1984. Скотный двор (сборник) - Джордж Оруэлл
Шрифт:
Интервал:
Закладка:
О’Брайен держал в пальцах листок бумаги и внимательно читал. Его тяжелое лицо, повернутое так, что виден был очерк носа, казалось и грозным и умным. Секунд двадцать он сидел неподвижно. Потом подтянул к себе речепис и на гибридном министерском жаргоне отчеканил:
– Позиции первую запятая пятую запятая седьмую одобрить сквозь точка предложение по позиции шесть плюсплюс нелепость грани мыслепреступления точка не продолжать конструктивно до получения плюсовых цифр перевыполнения машиностроения точка конец записки.
Он неторопливо встал из-за стола и бесшумно подошел к ним по ковру. Официальность он частично отставил вместе с новоязовскими словами, но глядел угрюмее обычного, будто был недоволен тем, что его потревожили. К ужасу, владевшему Уинстоном, вдруг примешалась обыкновенная растерянность. А что, если он просто совершил дурацкую ошибку? С чего он взял, что О’Брайен – политический заговорщик? Всего один взгляд да одна двусмысленная фраза; в остальном – лишь тайные мечтания, подкрепленные разве что сном. Он даже не может отговориться тем, что пришел за словарем: зачем тогда здесь Джулия? Проходя мимо телекрана, О’Брайен вдруг словно вспомнил о чем-то. Он остановился и нажал выключатель на стене. Раздался щелчок. Голос смолк.

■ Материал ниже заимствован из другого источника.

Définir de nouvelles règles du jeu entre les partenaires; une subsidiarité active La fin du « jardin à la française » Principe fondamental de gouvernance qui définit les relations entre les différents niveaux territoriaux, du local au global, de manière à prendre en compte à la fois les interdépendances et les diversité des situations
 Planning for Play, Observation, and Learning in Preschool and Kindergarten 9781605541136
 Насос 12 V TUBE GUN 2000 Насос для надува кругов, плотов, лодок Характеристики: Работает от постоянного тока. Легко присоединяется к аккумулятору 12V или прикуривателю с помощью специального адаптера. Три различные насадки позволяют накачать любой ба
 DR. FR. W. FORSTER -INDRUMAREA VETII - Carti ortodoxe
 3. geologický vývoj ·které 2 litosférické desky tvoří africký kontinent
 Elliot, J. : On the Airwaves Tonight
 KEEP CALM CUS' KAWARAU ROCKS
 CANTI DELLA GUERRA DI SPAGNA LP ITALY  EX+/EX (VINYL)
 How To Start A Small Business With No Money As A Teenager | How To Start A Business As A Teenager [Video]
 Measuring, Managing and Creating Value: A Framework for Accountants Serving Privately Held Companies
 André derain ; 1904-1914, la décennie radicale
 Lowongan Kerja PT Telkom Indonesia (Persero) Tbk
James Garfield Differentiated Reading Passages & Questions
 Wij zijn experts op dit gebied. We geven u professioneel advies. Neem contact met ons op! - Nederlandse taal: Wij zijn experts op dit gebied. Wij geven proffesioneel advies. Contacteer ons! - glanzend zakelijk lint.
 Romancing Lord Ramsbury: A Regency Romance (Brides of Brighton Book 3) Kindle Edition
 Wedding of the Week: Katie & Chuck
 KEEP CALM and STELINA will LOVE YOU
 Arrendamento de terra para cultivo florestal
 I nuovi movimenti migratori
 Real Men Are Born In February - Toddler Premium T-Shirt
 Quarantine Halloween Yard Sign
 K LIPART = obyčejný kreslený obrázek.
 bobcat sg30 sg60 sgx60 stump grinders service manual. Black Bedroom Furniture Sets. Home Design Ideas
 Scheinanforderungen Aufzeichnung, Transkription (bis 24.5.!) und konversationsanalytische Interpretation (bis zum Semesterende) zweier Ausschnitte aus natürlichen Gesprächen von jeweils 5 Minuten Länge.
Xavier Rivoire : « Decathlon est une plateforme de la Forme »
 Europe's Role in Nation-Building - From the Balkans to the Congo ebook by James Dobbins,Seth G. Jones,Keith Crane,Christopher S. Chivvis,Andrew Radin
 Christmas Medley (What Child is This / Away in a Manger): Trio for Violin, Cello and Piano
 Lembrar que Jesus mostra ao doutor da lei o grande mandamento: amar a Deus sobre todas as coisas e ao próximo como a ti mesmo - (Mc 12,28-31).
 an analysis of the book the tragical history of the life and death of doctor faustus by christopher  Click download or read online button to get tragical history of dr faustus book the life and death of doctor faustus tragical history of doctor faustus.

Джулия тихонько взвизгнула от удивления. Уинстон, несмотря на панику, был настолько поражен, что не удержался и воскликнул:
– Вы можете его выключить?!
– Да, – сказал О’Брайен, – мы можем их выключать. Нам дано такое право.
Он уже стоял рядом. Массивный, он возвышался над ними, и выражение его лица прочесть было невозможно. С некоторой суровостью он ждал, что скажет Уинстон, – но о чем говорить? Даже сейчас вполне можно было понять это так, что занятой человек О’Брайен раздражен и недоумевает: зачем его потревожили? Никто не произнес ни слова. Телекран был выключен, и в комнате стояла мертвая тишина. Секунды шли одна за другой, огромные. Уинстон с трудом смотрел в глаза О’Брайену. Вдруг угрюмое лицо хозяина смягчилось как бы обещанием улыбки. Характерным жестом он поправил очки на носу.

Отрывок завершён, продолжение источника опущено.